Previous work has shown that multicellular morphogenesis of submerged Dictyostelium cells is inhibited when they bind to glucosides covalently linked to polyacrylamide gels. The amoebae aggregate normally, but then the aggregates repeatedly disperse and reaggregate, whereas control cells go on to form tight aggregates. We have investigated the role of the stalk cell differentiation inducing factors (DIFs) in this process. In the presence of cyclic AMP, amoebae submerged at high cell density accumulate DIF and differentiate into stalk cells. We find that stalk cell differentiation is inhibited by interaction of the cells with glucoside gels in these conditions, but can be restored by the addition of exogenous DIF-1. Since the responsiveness of cells to DIF-1 is not altered, it appears likely that the effect of the glucoside gel is to block DIF-1 production. Further, the addition of DIF-1 or DIF-2 stimulates the formation of tight aggregates by cells developing on glucoside gels in the absence of cyclic AMP, thus preventing the rounds of aggregation and disaggregation otherwise seen. This suggests a role for DIF in morphogenesis as well as in controlling cell differentiation. We propose a model in which immobilized glucosides activate a specific receptor ("food sensor") which drives the amoebae toward the vegetative state and inhibits DIF accumulation. DIF, on the other hand, induces tight aggregate formation and so locks the amoebae into the developmental program.

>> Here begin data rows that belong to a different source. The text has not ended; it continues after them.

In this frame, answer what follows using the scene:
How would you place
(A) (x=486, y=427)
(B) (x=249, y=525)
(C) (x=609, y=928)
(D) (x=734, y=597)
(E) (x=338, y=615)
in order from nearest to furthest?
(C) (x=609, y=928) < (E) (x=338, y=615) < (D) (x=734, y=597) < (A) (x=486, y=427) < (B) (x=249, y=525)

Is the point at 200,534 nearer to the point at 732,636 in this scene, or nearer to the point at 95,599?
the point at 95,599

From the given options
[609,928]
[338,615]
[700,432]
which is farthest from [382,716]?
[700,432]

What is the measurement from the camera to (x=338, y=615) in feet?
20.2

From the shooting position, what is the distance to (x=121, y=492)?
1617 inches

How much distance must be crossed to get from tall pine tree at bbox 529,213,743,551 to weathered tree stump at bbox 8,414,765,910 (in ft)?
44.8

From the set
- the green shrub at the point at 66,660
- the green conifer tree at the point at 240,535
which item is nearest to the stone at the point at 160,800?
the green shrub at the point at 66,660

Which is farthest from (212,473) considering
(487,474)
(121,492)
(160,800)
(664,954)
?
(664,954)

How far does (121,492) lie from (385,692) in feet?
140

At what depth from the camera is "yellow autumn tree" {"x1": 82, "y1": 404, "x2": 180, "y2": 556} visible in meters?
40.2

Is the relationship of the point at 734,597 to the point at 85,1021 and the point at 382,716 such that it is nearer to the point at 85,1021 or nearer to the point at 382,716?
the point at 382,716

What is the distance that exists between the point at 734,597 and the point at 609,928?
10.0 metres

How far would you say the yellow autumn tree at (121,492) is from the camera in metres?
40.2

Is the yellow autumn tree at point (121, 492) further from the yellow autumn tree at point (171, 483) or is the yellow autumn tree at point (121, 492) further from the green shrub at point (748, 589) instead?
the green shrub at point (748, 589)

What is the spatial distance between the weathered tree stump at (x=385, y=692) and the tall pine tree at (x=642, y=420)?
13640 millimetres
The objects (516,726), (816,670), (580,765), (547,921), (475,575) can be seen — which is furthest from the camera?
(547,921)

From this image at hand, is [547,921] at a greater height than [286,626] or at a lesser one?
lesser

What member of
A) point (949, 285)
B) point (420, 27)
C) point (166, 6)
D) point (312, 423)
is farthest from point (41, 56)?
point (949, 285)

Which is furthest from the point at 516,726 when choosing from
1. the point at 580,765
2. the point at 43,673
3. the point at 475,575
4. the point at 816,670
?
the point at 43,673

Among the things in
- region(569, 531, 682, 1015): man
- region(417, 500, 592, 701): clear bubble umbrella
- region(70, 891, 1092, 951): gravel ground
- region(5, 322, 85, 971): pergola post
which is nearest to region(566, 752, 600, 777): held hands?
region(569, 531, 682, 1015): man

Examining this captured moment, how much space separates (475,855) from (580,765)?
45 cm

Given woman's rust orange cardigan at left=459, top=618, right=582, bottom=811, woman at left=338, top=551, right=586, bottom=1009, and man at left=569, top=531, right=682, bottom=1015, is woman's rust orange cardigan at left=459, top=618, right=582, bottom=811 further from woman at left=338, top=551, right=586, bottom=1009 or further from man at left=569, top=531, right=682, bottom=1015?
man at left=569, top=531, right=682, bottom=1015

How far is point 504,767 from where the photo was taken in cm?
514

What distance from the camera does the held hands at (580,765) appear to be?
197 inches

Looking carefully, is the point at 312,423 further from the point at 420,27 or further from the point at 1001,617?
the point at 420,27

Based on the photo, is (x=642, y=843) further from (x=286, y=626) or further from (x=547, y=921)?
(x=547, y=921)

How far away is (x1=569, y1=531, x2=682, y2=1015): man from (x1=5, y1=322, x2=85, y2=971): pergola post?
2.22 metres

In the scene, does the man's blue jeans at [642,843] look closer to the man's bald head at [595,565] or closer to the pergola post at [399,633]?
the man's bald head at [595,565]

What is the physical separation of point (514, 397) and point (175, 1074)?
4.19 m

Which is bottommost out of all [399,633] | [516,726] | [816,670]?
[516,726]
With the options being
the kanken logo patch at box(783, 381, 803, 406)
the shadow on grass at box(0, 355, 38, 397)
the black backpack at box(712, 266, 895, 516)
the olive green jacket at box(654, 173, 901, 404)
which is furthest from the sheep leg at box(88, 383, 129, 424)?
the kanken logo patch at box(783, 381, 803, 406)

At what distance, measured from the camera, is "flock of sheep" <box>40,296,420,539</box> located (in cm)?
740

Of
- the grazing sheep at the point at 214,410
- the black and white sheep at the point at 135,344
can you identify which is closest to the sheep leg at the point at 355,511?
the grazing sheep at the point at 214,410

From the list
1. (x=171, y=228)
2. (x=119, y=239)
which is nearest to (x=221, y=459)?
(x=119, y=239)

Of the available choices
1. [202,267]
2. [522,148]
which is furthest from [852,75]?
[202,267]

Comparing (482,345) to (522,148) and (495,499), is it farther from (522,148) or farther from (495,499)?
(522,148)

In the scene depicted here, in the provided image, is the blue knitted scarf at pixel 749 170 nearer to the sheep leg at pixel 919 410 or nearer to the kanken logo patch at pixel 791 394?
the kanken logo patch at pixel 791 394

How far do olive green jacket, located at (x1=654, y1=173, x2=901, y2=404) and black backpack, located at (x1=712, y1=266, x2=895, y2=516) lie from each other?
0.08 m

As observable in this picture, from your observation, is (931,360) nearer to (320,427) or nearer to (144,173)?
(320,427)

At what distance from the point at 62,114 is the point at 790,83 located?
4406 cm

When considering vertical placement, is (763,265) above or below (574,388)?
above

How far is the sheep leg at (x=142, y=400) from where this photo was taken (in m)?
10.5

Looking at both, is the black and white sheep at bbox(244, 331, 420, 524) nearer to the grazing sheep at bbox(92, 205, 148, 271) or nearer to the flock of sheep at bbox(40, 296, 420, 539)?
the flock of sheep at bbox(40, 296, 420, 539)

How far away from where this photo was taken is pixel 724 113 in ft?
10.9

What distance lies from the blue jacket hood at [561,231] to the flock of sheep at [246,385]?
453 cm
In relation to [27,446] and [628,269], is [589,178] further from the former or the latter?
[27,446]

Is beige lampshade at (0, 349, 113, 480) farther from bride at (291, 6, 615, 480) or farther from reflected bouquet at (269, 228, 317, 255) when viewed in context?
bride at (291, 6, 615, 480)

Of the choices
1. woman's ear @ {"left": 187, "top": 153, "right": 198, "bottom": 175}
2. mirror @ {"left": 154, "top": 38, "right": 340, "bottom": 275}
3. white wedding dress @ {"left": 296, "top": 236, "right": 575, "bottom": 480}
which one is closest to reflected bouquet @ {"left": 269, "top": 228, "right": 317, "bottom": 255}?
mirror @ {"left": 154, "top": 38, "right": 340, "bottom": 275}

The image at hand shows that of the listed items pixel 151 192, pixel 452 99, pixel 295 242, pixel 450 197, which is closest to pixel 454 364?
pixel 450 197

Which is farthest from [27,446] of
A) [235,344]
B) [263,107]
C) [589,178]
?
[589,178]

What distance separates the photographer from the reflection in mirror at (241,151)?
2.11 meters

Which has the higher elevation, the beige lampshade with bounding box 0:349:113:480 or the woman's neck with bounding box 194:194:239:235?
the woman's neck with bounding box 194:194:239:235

A possible role for DIF-2 in the formation of stalk cells during Dictyostelium development

The differentiation inducing factor (DIF) is essential for stalk cell formation in monolayers of Dictyostelium discoideum and is necessary for the expression of several prestalk cell-specific genes. DIF activity has been fractionated into a major species, designated DIF-1, and several minor species, including DIF-2. Although DIF-1 is an excellent inducer of stalk cell formation from vegetative cells, it is a poor inducer of stalk cell formation from prestalk cells. In contrast, DIF-2 is more active for the conversion of prestalk cells into stalk cells, than for the conversion of vegetative cells to stalk cells. The same results were obtained regardless of whether chemically synthesized or naturally occurring components were utilized. In addition, stalk cell formation was three- to fourfold higher when vegetative cells were incubated with DIF-1 for a suboptimal period and then subsequently incubated with DIF-2, than when cells were incubated with DIF-2 first and then subsequently with DIF-1. These results indicate a distinct role for DIF-2 during stalk cell formation and suggest the possibility that DIF-1 and DIF-2 act sequentially.